"It was kind of mind blowing when I first moved into this house because I'd open my power bills and I'd start laughing," Anita Mathis says. "It just didn't make any sense that you could save this much money on electricity."
It's not that the Mathis family is energy sensitive. They have big appliances, and of course, air conditioning. But CBS News correspondent Thalia Assuras reports the secret is on the roof — small shiny panels are solar energy pads.
"You almost have to show people where the tiles are that are solar," Barry Mathis says. "If it had had big 'Space Invaders' stuff on top of the house — definitely would have been a problem for me."
This is a solar revolution in the making.
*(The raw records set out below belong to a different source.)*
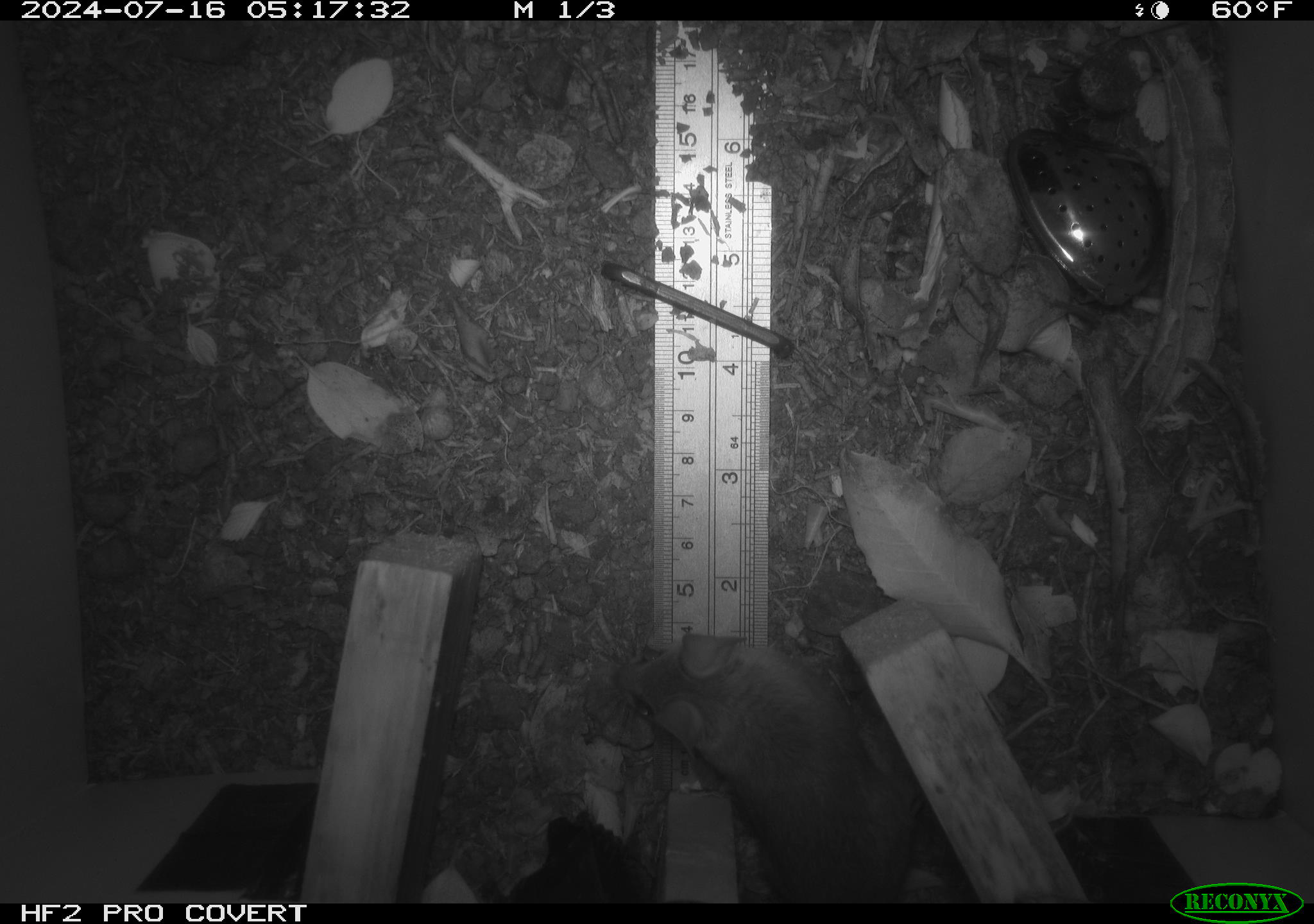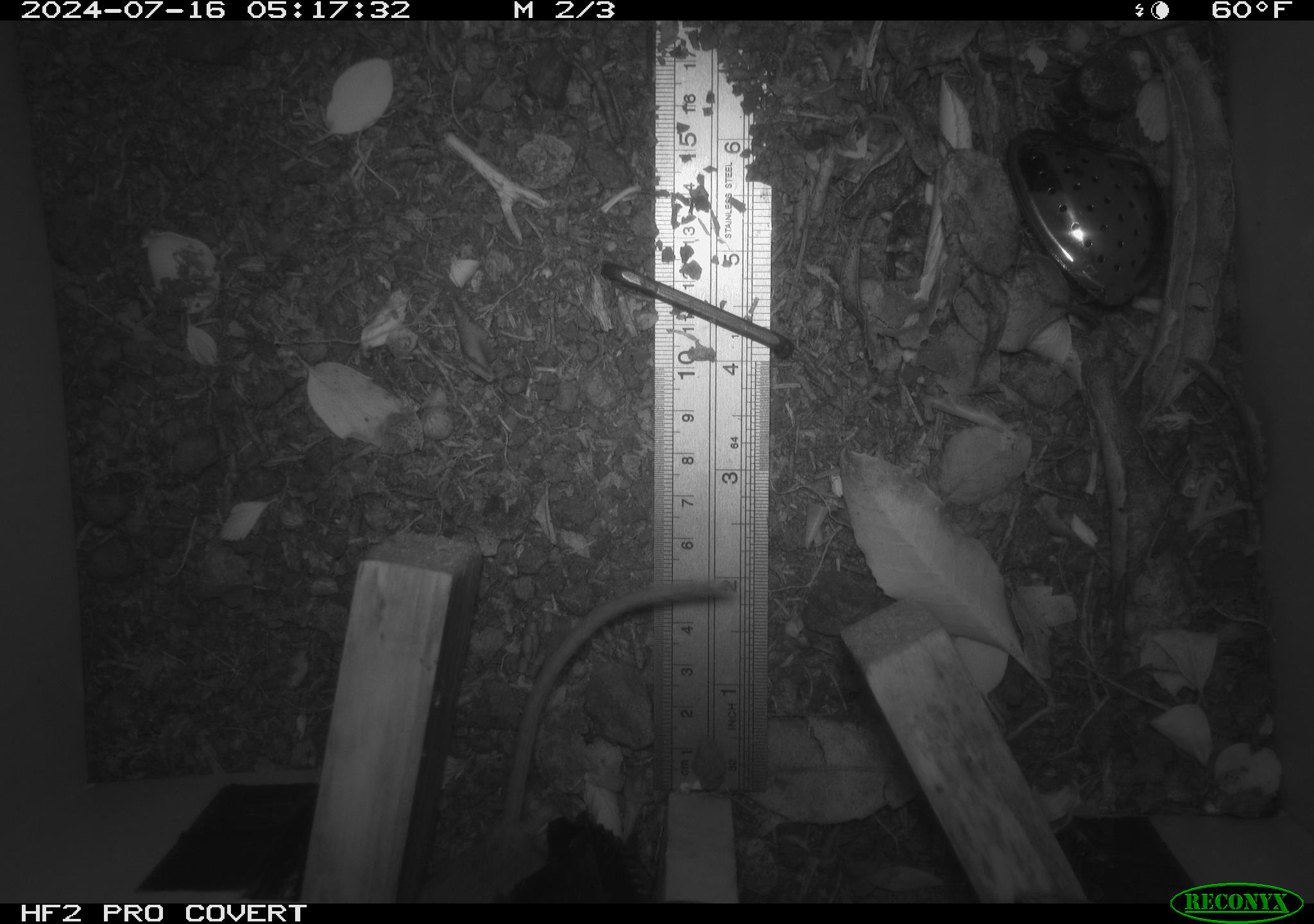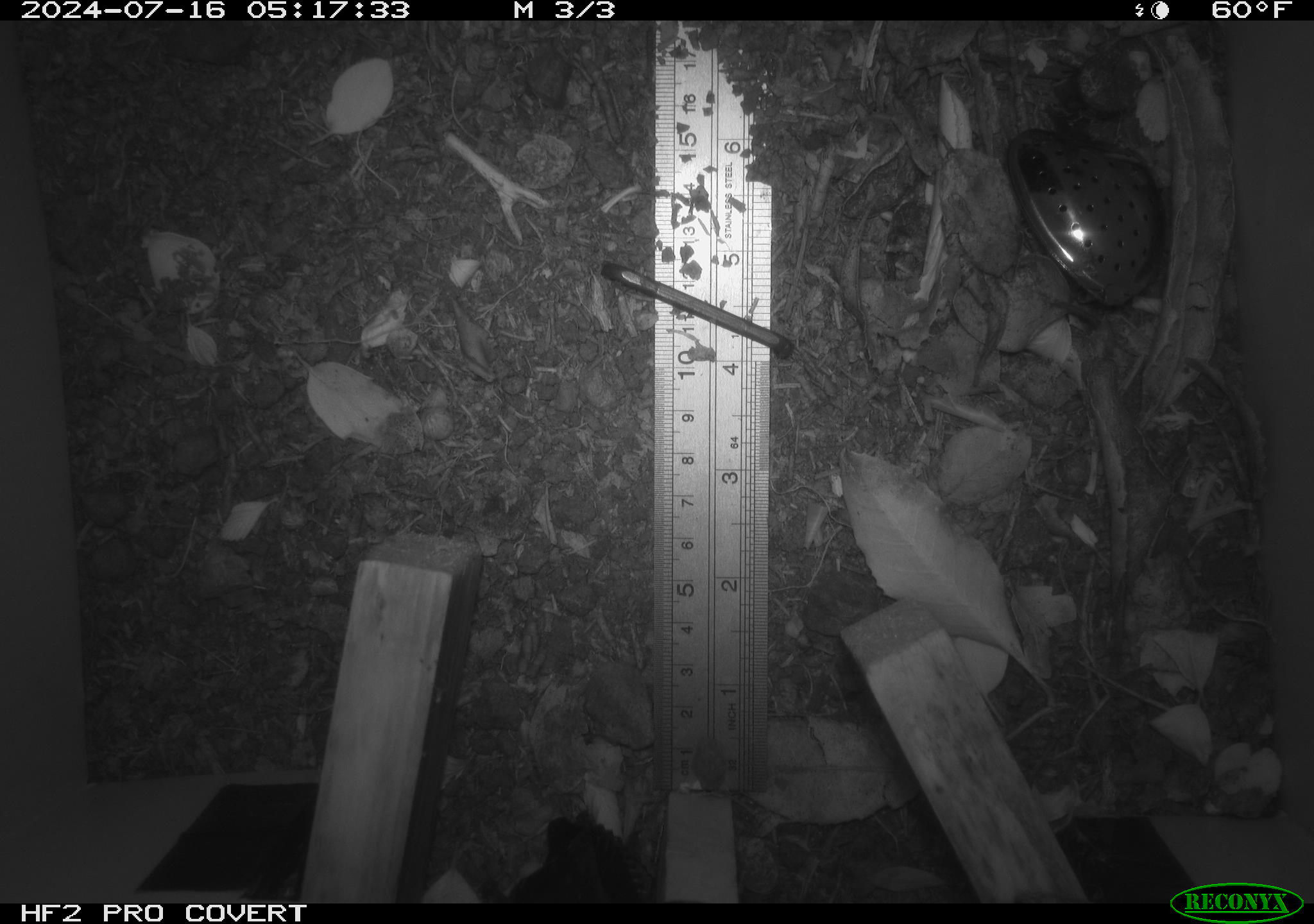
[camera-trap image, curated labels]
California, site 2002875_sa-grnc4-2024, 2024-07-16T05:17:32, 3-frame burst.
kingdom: Animalia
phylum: Chordata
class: Mammalia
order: Rodentia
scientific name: Rodentia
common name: rodent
Solar panels are now relatively small, fit seamlessly into a roof and shrink energy costs.
Kurt Johnson is director of operations for Powerlight Corporation, a company that designs and installs solar panels.
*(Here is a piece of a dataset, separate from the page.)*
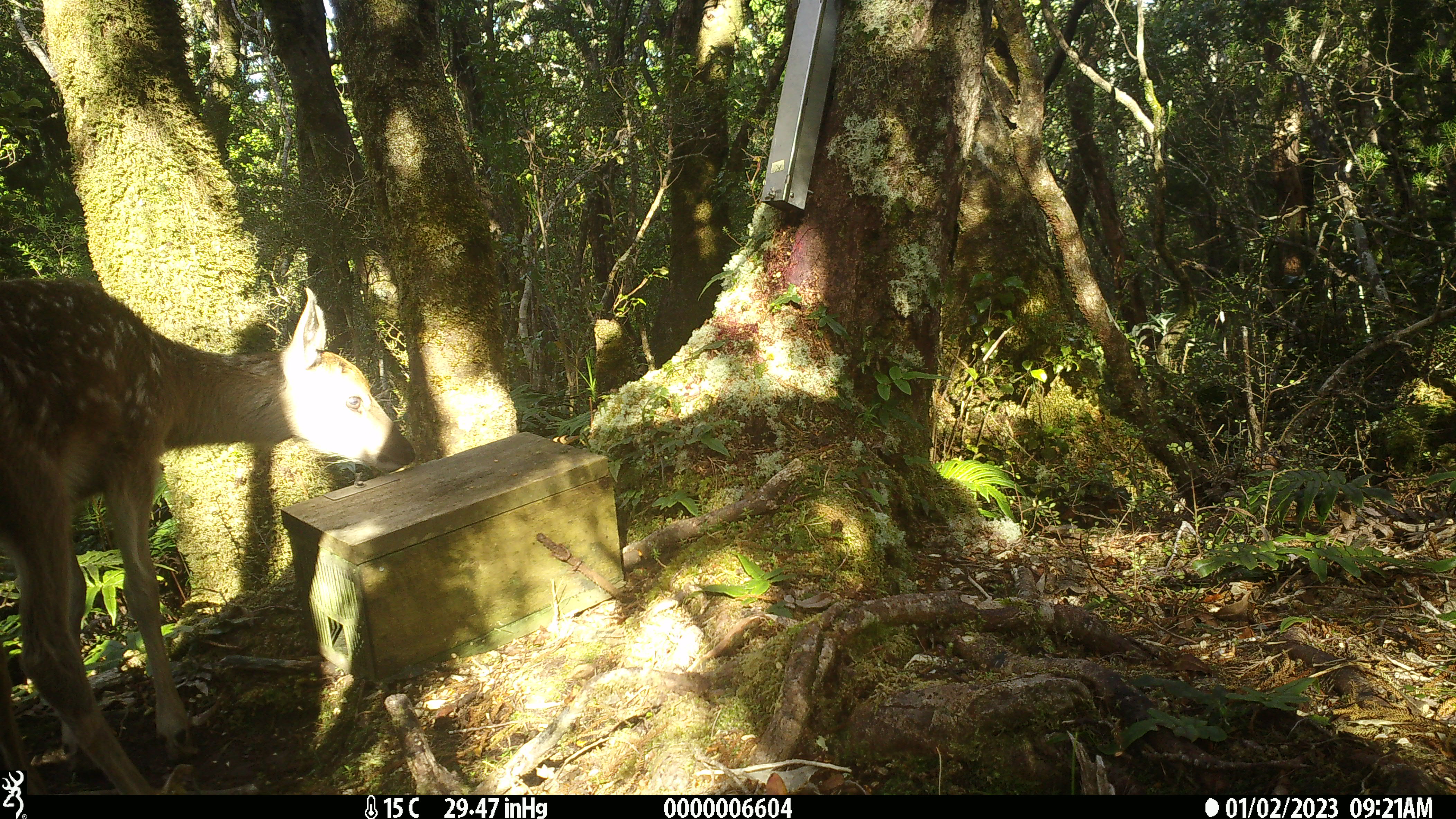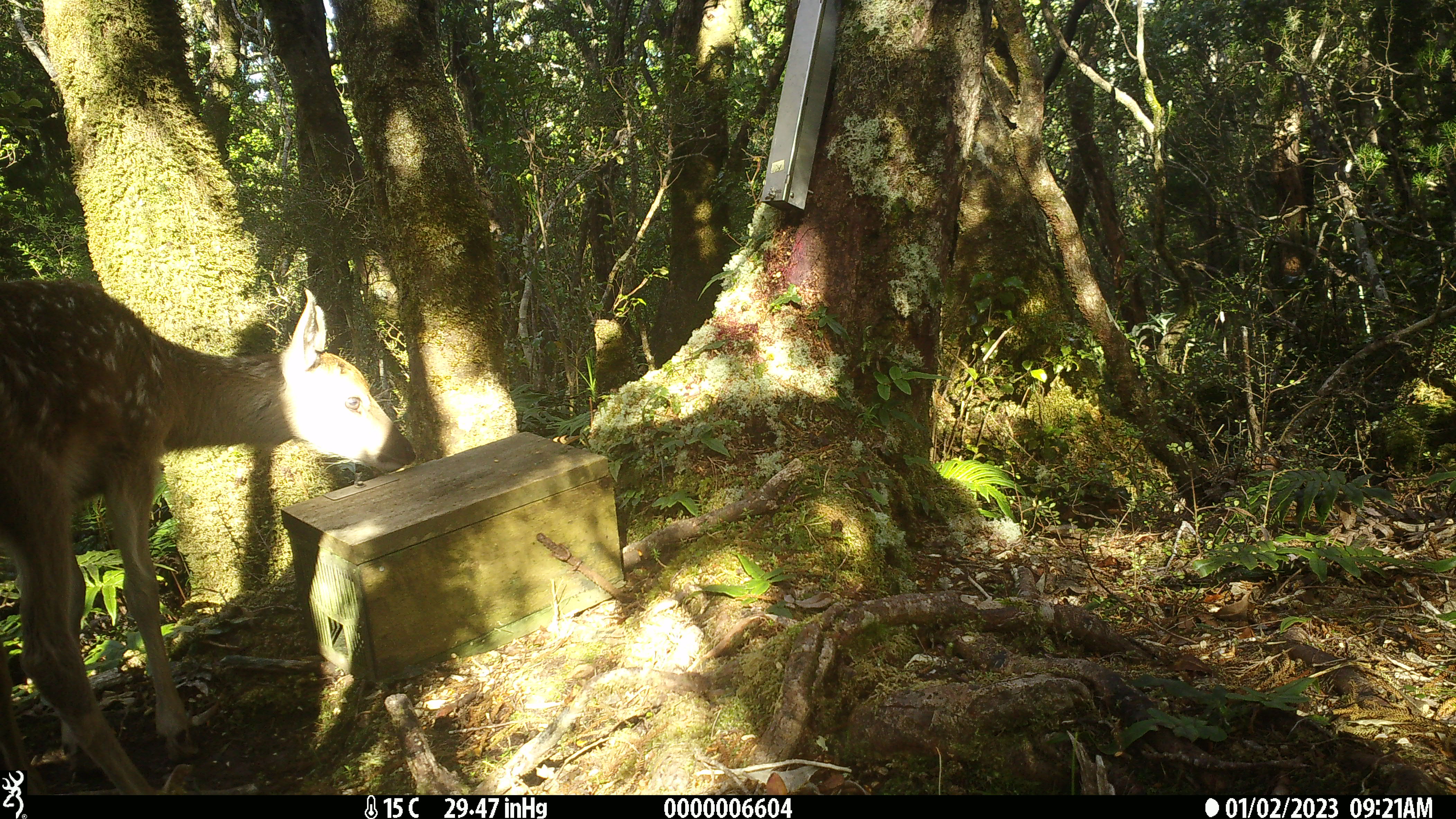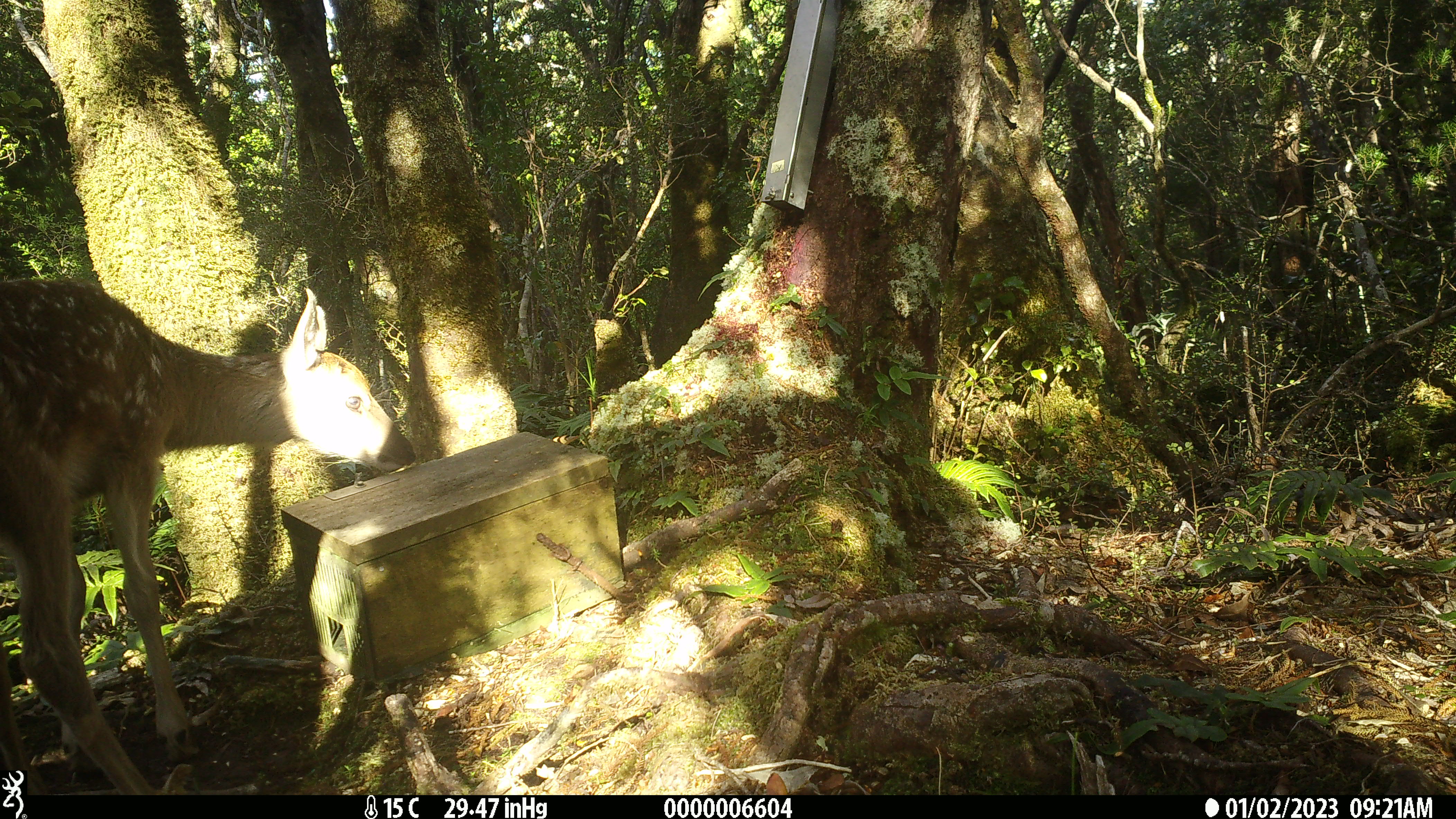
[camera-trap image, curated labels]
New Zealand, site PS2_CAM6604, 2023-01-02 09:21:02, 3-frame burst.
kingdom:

"They are going to offset 70 percent of the consumption of this house," Johnson says.
Developer John Ralston has built 150 homes like this in California, all with the same unique feature: they can make so much energy they feed power to the electric company, literally making the electric meter spin backwards, reducing the bill.
"If you are creating more electricity than you are using, it spins backwards and it will actually reduce your total kilowatts," Ralston says. "You could have less than zero."
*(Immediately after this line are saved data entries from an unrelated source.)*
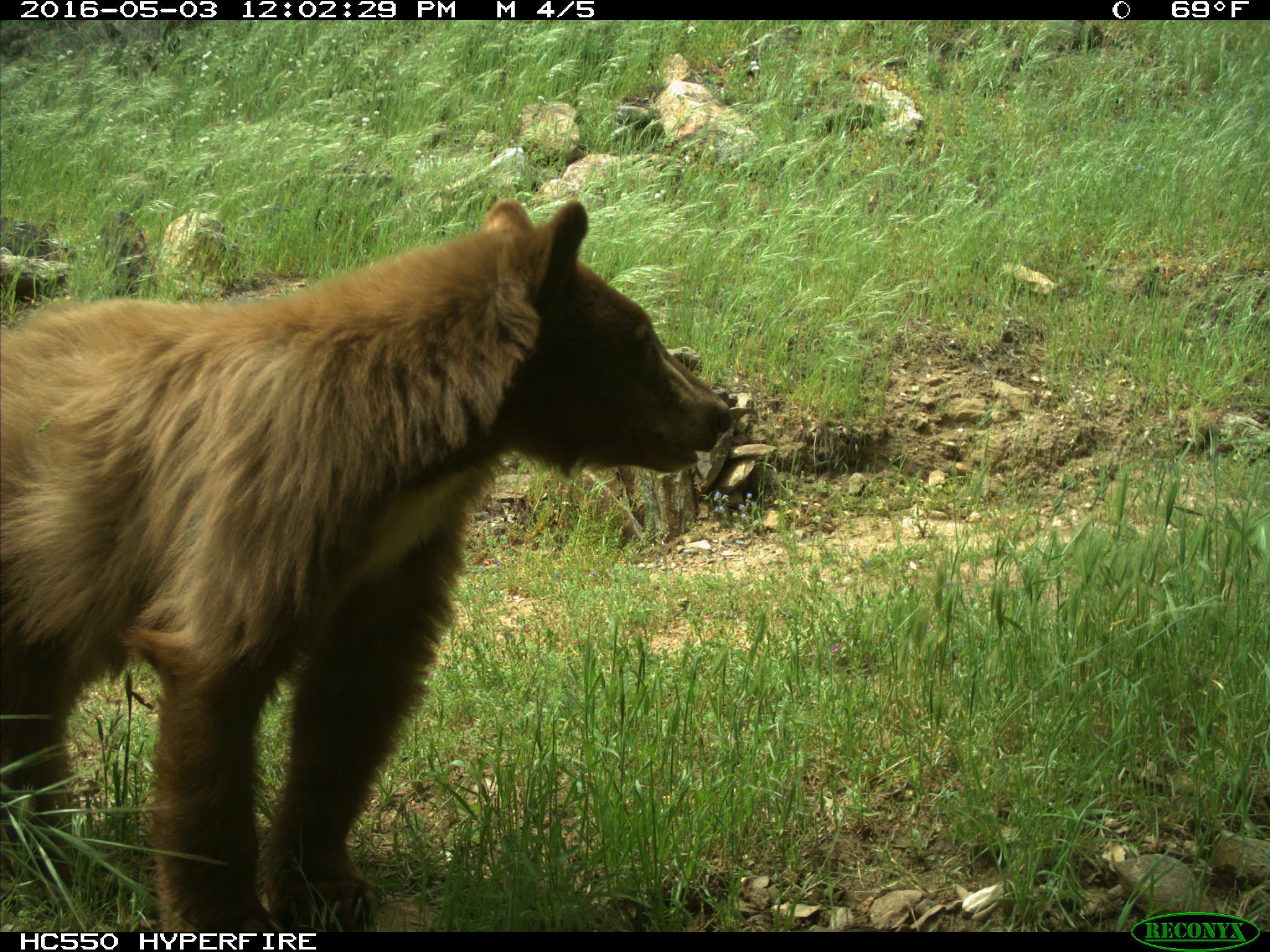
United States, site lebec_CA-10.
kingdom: Animalia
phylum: Chordata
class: Mammalia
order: Carnivora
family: Ursidae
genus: Ursus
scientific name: Ursus americanus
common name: american black bear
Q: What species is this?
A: Ursus americanus (american black bear).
There's a saying that a home's biggest selling point is "location, location, location." That's a major problem with this concept. Unless one lives in a place like California with lots of sunshine, it's just not practical.
But builders claim that is going to change soon. They say these panels are so efficient they will be usable even in state with short days and less light.
The state of California subsidizes about half the cost and local power companies are required to give homeowners credit for the power their house makes.
"When were away, we're making money," Barry Mathis says.
But don't think the Mathis family spends any time watching their meter.
"And that's really one of the pretty parts of this whole idea, is that this happens without us knowing anything about it," Barry Mathis says. "It's just there."
They just enjoy the house, bask in the easy money, and let the sun do the work.